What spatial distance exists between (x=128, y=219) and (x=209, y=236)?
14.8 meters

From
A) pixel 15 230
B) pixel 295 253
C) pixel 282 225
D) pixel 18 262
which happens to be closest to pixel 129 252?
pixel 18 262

** Что сделать **
Приведите все строки материала, в которых встречается слово «pixel».

** Ответ к заданию **
A) pixel 15 230
B) pixel 295 253
C) pixel 282 225
D) pixel 18 262
which happens to be closest to pixel 129 252?
pixel 18 262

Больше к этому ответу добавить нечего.